For 43 years the city has held a march for the Stonewall Riots. On 28 June, in 1969, the city’s police raided a bar called the Stonewall Inn. Tired of the constant harassment, the local LGBT community fought back agaisnt the police. A march was held a year later, organized by the Christopher Street Liberation Day Committee. Since then the end of June has been a time for gay New Yorkers, and their allies, to push for more equality.
This year’s march has special significance in the US struggle for marriage rights. A year ago today, 24 June, Governor Andrew M. Cuomo signed the Marriage Equality Act, making same sex marriages a possibility in New York. The governor received a roar of approval whenever he passed a crowd.
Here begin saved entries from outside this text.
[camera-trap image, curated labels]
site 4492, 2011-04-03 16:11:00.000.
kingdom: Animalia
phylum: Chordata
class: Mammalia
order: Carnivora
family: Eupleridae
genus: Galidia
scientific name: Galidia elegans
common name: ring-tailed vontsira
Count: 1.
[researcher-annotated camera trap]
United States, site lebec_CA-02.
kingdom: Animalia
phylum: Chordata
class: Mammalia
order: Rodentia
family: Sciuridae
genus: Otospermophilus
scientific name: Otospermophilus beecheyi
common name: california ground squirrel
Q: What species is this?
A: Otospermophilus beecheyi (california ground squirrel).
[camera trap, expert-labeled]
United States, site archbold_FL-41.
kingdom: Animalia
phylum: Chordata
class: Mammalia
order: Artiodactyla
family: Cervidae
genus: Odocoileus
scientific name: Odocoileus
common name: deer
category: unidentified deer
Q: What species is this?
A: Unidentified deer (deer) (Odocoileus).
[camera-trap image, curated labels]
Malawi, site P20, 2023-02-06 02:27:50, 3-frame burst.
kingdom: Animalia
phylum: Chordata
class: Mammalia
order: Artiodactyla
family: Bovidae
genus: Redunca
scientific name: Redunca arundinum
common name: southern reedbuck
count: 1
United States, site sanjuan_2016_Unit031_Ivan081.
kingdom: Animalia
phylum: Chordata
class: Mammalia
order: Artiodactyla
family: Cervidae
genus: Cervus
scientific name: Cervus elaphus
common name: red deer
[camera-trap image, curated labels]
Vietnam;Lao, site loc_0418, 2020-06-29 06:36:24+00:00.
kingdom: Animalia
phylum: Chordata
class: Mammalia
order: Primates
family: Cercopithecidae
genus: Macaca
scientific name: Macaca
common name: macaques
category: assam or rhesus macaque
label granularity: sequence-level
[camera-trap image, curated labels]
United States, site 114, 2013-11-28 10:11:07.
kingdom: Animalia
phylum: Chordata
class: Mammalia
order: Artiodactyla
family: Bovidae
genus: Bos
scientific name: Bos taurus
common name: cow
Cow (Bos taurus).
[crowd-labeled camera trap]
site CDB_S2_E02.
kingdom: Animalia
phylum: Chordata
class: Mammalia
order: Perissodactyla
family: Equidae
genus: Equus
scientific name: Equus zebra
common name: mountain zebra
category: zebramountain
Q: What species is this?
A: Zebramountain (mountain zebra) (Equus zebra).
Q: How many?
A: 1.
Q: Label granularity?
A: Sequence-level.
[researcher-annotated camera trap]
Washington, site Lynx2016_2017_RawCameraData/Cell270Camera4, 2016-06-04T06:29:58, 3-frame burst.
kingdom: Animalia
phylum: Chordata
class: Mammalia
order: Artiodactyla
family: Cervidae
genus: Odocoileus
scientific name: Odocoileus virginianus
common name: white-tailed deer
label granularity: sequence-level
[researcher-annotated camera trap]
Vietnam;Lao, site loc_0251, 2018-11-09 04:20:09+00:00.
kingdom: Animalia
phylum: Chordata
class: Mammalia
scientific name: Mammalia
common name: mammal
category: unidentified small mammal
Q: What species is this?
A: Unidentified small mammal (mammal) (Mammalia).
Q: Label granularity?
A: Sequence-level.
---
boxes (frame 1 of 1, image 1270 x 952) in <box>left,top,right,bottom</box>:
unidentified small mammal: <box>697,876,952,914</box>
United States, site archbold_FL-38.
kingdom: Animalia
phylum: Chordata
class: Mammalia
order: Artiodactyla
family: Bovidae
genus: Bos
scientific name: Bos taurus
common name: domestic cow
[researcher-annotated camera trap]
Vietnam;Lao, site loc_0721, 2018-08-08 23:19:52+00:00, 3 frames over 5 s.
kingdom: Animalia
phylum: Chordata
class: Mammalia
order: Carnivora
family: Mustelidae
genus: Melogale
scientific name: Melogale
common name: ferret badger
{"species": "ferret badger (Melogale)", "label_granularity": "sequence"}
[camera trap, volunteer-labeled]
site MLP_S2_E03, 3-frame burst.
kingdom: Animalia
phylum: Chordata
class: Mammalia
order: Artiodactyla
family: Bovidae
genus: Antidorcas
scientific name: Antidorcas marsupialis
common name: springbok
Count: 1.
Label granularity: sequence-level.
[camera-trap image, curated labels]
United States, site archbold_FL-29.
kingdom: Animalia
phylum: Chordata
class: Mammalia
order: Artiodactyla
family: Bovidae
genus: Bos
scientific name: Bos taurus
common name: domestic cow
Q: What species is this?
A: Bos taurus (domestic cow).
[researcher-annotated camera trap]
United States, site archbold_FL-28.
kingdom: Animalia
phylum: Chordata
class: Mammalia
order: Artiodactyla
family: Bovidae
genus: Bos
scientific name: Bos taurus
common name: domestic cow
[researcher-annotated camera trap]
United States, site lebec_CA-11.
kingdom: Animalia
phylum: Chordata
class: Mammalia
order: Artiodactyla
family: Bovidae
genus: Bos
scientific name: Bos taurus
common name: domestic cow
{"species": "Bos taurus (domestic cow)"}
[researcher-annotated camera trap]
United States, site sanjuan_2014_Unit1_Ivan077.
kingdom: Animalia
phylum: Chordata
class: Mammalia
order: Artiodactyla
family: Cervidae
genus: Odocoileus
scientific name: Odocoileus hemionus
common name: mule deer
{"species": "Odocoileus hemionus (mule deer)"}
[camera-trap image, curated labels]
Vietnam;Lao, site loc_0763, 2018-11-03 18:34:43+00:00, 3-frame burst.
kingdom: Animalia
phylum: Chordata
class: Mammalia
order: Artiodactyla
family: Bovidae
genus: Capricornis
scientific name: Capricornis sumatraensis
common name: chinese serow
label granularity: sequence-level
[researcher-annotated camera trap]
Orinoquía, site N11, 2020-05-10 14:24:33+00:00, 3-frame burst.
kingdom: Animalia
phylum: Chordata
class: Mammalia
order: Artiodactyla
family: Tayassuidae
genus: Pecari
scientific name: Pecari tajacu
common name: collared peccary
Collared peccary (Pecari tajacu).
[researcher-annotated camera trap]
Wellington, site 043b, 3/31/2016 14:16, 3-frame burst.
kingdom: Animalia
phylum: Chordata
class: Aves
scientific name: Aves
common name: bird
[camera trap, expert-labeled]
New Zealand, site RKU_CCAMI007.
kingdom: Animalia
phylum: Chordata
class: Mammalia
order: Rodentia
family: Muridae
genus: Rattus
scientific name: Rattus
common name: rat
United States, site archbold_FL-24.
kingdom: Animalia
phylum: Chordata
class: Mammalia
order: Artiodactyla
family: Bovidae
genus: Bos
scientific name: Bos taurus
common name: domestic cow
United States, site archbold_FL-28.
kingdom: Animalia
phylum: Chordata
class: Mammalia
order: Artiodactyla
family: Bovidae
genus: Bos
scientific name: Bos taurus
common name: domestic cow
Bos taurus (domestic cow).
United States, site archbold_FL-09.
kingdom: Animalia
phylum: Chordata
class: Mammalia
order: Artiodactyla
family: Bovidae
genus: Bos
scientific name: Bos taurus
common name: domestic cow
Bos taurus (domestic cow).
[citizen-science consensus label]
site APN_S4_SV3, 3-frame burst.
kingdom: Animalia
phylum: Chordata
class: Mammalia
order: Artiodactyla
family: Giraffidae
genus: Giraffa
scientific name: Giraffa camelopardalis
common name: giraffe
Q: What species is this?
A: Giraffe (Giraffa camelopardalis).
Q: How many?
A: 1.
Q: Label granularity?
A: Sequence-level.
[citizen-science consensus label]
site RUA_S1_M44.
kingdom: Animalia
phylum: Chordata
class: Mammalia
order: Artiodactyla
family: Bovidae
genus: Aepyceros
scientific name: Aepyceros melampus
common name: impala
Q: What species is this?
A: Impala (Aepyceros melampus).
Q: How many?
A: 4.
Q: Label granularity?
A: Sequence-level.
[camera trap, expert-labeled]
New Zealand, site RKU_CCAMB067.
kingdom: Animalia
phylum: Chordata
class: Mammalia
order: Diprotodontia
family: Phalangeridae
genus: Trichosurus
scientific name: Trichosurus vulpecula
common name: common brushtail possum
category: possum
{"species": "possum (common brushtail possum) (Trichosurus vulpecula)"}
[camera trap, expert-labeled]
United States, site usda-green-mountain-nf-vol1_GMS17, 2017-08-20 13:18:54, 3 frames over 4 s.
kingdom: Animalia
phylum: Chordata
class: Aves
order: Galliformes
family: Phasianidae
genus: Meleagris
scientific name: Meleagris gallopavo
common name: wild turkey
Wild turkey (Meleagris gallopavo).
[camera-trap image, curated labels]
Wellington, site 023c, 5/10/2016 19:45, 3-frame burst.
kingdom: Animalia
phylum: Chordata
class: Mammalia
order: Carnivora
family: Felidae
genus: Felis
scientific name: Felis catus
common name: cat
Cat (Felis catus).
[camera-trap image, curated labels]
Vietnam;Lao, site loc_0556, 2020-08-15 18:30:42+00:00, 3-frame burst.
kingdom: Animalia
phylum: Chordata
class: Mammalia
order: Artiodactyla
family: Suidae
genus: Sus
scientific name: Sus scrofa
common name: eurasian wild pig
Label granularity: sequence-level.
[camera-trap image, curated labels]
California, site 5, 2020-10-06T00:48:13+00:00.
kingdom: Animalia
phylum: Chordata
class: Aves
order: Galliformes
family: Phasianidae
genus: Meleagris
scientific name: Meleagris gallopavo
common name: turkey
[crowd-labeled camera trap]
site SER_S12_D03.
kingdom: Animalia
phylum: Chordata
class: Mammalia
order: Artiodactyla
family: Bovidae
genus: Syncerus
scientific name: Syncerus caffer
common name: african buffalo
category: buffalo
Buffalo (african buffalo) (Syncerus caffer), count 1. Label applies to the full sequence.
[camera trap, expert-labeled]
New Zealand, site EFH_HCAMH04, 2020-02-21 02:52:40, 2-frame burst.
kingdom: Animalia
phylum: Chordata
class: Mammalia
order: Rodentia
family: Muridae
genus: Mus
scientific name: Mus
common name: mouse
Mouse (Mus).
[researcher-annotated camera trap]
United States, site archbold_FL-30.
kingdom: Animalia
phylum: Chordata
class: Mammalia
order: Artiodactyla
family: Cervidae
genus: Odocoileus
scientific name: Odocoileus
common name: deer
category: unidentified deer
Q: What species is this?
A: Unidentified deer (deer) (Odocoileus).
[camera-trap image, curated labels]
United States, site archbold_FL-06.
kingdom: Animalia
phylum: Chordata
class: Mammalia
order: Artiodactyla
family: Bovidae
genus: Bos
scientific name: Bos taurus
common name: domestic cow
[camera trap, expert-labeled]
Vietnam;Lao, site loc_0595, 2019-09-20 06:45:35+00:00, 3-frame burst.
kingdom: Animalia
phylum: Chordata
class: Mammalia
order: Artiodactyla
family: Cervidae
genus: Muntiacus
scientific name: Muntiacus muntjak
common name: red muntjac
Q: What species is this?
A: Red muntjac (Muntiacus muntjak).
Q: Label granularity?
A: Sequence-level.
The parade’s origins are a rebellion, but today it is part of the mainstream. Politicians looking for support make sure to show up. President Barack Obama’s contingent were loud and boisterous in their blue t-shirts (he wasn’t with them). Companies like Google and NBC had their own floats.
The most ironic participant were officers from the same department that raided a gay bar approximately 40 years ago. They were led by their chief, Commissioner Raymond W. Kelly. He walked and waved, followed by the NYPD band and police officers smartly dressed in their blues.